Copy the part of the article below about David Lyttle's drum performance in the Hill District that runs between "Lyttle’s friend, saxophone" and "questions for them.", inclusive.

--- EXCERPT TO READ ---

On a Friday afternoon in April, David Lyttle pieced together his drum kit on a patch of grass in Pittsburgh’s Hill District.
“I wish I could say this is a really unusual set up for me, but it’s not really,” he said. “We’ve done this in the desert, in front of some mobile homes, a truck stop.”
For the past month, Lyttle has been away from his hometown in Northern Ireland for a residency traveling across the U.S. He’s playing at both unexpected places and significant landmarks. The Hill House Association helped him coordinate a performance on the lot where jazz great Art Blakey's childhood home once stood. Blakey is Lyttle's musical inspiration.
Lyttle’s friend, saxophone player Tom Harrison, is joining him for a portion of his trip.
For the low-key performance, the two prepared a medley of some of Blakey’s greatest hits.
Hill District natives Charles Paris and Lance Hicks pulled over in their black pickup truck, after hearing the music. Lyttle had a few questions for them.
“Art Blakey is my hero and the reason I became a jazz drummer," Lyttle said. "How known or respected is he now here in the Hill District? Do people know his name?”

--- STORED DATA ---

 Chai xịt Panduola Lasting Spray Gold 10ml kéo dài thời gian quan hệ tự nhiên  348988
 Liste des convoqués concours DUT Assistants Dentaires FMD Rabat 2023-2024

---

◆ **ANSWER SPACE**:
Lyttle’s friend, saxophone player Tom Harrison, is joining him for a portion of his trip.
For the low-key performance, the two prepared a medley of some of Blakey’s greatest hits.
Hill District natives Charles Paris and Lance Hicks pulled over in their black pickup truck, after hearing the music. Lyttle had a few questions for them.